Work required> Locate the line containing "What distance from" in the data below. Reproduce it and every following line up to the end, exactly as given.

Records provided>
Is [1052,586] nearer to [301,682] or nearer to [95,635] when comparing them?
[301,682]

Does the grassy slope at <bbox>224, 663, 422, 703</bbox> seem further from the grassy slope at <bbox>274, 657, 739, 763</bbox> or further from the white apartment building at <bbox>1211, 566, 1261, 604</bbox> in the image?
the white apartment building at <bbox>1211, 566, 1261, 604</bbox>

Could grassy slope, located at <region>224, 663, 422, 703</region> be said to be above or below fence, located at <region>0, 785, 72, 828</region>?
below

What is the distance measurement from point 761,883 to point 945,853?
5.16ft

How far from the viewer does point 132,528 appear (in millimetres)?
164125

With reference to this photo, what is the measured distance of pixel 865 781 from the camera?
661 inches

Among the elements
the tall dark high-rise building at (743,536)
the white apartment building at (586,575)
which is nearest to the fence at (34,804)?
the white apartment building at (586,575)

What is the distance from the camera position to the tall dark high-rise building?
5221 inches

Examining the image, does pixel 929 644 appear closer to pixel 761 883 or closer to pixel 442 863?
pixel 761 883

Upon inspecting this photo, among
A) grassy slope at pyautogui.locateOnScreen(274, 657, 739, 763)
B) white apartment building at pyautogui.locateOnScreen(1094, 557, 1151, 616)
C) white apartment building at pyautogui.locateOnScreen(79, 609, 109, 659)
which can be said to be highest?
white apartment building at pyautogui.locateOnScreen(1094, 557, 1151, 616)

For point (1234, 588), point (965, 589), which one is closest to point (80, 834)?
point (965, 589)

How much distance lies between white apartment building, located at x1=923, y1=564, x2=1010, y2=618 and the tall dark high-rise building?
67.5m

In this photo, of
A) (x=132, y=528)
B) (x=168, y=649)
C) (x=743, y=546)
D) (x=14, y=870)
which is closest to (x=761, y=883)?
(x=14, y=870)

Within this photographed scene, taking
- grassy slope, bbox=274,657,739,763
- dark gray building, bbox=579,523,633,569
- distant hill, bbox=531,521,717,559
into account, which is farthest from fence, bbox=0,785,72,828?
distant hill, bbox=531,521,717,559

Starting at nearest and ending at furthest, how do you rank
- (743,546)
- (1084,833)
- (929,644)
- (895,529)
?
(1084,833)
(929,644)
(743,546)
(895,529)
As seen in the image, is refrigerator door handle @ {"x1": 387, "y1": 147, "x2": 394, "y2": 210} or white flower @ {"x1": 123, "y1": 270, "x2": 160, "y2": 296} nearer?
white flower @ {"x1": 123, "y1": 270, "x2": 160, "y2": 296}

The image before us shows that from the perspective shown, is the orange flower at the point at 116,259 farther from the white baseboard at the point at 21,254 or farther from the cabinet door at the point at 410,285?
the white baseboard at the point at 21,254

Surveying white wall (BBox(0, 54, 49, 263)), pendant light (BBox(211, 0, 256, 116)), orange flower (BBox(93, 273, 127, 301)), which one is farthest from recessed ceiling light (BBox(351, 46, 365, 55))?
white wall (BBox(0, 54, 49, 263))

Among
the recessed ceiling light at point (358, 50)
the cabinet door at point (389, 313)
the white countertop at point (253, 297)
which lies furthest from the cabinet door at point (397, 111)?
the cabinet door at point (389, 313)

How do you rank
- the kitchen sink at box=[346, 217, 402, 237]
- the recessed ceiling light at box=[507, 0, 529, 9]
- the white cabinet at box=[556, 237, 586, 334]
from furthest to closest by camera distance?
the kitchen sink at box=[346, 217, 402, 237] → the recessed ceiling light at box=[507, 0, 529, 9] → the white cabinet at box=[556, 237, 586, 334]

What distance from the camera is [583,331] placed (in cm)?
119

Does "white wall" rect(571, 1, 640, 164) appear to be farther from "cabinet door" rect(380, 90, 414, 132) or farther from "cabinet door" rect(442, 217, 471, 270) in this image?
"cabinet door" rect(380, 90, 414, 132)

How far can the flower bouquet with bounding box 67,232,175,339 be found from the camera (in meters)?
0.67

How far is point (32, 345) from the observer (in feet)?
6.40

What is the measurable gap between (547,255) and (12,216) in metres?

Written answer>
What distance from the camera is [583,331] placed (in cm)?
119

Does "white wall" rect(571, 1, 640, 164) appear to be farther from "cabinet door" rect(380, 90, 414, 132) or farther from "cabinet door" rect(442, 217, 471, 270) in this image?
"cabinet door" rect(380, 90, 414, 132)

How far can the flower bouquet with bounding box 67,232,175,339 be found from the camera (in meters)?
0.67

How far is point (32, 345) from the observer (in feet)?
6.40

What is the measurable gap between (547,255) and (12,216) in metres?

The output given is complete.